Key Takeaways:
- IMF reaches a staff-level agreement with Pakistan for a $7 billion Extended Fund Facility (EFF).
- The agreement builds on the previous Stand-by Arrangement (SBA) signed in 2023.
- Pakistan must implement tax reforms and privatize state-owned enterprises to receive the funds.
- Additional financial support from countries like China, Saudi Arabia, and the UAE is required.
New Fund Agreement
The International Monetary Fund (IMF) has reached a staff-level agreement with Pakistan for a new Extended Fund Facility (EFF) worth approximately $7 billion. This deal is designed to build upon the economic stability achieved under the 2023 Stand-by Arrangement (SBA).
Terms and Conditions
To receive the funds over the next three years, Pakistan must adhere to several conditions. These include broadening the tax base and privatizing state-owned enterprises. Additionally, Pakistan will need to secure further loans from key allies, including China, Saudi Arabia, and the UAE.
Goals of the Program
The IMF’s statement highlighted the goals of the new program, which include improving macroeconomic stability and fostering stronger, more inclusive growth.
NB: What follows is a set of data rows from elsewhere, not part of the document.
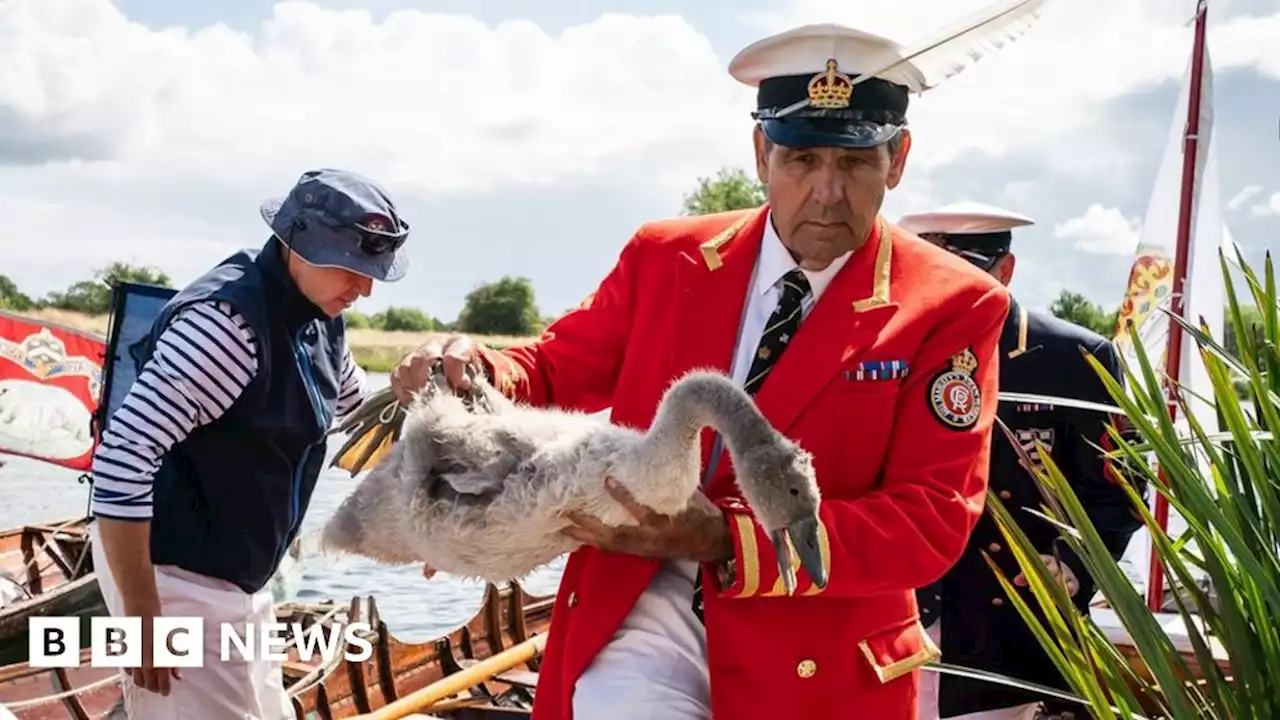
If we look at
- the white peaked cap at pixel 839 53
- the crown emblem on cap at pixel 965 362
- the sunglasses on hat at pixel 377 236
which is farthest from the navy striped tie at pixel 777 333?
the sunglasses on hat at pixel 377 236

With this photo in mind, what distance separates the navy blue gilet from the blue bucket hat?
0.44 ft

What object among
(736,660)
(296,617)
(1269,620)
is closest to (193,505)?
(736,660)

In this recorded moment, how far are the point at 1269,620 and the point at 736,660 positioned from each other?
1.12 metres

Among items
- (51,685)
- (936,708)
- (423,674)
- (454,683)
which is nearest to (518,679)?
(423,674)

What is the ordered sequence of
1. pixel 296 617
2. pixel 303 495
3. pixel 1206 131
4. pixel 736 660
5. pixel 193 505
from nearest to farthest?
1. pixel 736 660
2. pixel 193 505
3. pixel 303 495
4. pixel 296 617
5. pixel 1206 131

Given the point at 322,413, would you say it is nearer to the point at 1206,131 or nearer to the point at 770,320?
the point at 770,320

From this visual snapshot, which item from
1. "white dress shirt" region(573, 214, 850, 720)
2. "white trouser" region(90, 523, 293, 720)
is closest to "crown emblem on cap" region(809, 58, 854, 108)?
"white dress shirt" region(573, 214, 850, 720)

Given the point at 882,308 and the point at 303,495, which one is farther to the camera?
the point at 303,495

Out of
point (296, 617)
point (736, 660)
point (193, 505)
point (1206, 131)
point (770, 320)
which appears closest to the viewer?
point (736, 660)

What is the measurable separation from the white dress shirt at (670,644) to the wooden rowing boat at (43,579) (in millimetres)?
9286

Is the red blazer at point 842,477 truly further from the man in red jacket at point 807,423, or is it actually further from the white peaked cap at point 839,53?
the white peaked cap at point 839,53

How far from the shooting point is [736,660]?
2834 mm

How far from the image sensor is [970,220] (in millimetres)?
5293

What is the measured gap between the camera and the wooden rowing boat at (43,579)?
11477 mm
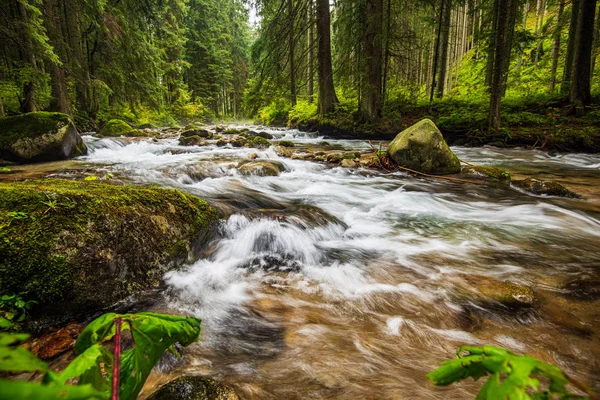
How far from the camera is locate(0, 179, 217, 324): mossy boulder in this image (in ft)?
6.38

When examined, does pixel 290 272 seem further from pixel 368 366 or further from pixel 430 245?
pixel 430 245

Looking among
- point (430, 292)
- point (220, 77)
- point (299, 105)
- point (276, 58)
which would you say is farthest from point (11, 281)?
point (220, 77)

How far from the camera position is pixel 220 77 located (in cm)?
3831

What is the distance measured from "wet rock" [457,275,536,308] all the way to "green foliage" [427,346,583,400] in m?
2.12

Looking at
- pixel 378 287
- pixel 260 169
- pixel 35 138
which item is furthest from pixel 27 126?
pixel 378 287

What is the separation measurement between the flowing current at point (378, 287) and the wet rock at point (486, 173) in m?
0.72

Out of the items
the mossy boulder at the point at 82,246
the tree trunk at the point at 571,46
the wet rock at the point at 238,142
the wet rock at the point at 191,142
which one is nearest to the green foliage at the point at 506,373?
the mossy boulder at the point at 82,246

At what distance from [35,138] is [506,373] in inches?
344

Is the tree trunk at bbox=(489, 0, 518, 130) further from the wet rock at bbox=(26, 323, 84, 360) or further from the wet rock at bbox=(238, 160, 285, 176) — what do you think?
the wet rock at bbox=(26, 323, 84, 360)

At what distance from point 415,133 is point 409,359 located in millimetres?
5773

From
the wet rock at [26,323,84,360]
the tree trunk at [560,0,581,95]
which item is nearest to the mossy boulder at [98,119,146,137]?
the wet rock at [26,323,84,360]

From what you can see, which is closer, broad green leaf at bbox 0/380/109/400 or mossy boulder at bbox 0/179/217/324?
broad green leaf at bbox 0/380/109/400

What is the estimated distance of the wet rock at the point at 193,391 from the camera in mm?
1311

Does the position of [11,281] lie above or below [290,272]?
above
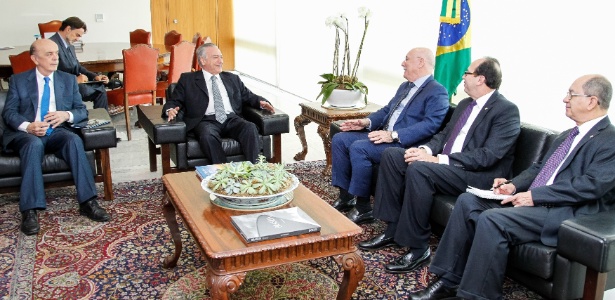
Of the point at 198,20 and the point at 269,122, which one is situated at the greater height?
the point at 198,20

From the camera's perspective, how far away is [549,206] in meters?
2.85

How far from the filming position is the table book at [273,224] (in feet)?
8.26

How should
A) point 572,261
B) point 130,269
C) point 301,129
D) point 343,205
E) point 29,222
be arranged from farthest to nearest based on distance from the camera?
point 301,129
point 343,205
point 29,222
point 130,269
point 572,261

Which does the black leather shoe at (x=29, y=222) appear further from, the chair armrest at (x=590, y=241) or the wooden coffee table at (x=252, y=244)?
the chair armrest at (x=590, y=241)

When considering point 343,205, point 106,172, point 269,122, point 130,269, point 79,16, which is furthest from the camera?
point 79,16

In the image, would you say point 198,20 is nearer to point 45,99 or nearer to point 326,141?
point 326,141

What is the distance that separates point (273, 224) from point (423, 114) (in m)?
1.82

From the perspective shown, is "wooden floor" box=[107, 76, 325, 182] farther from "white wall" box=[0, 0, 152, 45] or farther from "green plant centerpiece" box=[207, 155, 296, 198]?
"white wall" box=[0, 0, 152, 45]

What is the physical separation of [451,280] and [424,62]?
5.46 ft

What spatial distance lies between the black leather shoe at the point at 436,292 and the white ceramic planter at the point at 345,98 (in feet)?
7.20

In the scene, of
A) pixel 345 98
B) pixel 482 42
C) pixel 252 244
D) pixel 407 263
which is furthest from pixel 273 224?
pixel 482 42

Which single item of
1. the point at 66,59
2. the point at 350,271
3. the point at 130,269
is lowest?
the point at 130,269

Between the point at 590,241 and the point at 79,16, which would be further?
the point at 79,16

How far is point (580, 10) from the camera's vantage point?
12.4 ft
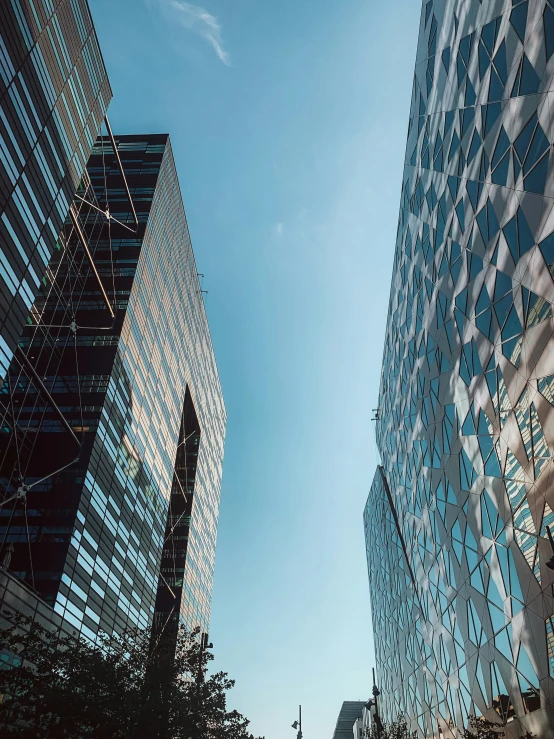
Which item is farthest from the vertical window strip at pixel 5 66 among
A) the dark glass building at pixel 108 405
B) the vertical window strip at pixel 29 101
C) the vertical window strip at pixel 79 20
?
the dark glass building at pixel 108 405

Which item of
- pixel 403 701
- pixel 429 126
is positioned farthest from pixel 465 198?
pixel 403 701

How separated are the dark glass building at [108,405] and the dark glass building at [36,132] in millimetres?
9066

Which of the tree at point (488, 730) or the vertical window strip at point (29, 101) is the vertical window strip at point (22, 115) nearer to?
the vertical window strip at point (29, 101)

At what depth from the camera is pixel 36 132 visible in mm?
35406

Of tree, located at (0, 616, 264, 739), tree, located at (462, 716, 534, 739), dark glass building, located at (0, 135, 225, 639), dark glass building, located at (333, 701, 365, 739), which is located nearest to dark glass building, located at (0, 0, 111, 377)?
dark glass building, located at (0, 135, 225, 639)

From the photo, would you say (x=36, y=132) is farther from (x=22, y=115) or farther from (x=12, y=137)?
(x=12, y=137)

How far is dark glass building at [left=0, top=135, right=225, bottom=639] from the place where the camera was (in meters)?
44.4

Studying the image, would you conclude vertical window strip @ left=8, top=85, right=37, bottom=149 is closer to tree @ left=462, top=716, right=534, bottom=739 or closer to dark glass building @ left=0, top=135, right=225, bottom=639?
dark glass building @ left=0, top=135, right=225, bottom=639

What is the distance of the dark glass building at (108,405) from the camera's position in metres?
44.4

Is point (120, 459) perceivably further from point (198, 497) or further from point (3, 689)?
point (198, 497)

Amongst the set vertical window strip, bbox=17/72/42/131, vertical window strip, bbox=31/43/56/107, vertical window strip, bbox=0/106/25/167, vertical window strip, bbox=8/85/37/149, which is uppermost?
vertical window strip, bbox=31/43/56/107

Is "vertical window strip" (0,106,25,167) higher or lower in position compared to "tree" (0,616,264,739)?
higher

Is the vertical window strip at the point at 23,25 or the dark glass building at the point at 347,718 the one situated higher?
the vertical window strip at the point at 23,25

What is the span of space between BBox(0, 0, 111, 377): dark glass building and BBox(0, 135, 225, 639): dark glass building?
29.7 ft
The initiative aims to strengthen fiscal and monetary policies, reform state-owned enterprises, enhance competition, and create a fair investment environment. It also focuses on improving human capital and expanding social protection through the Benazir Income Support Program (BISP).
Importance of International Support
The IMF emphasized that sustained financial support from Pakistan’s development partners and bilateral allies will be crucial for the program’s success. This continued support will help ensure the achievement of the program’s objectives, which are critical for Pakistan’s economic resilience and growth.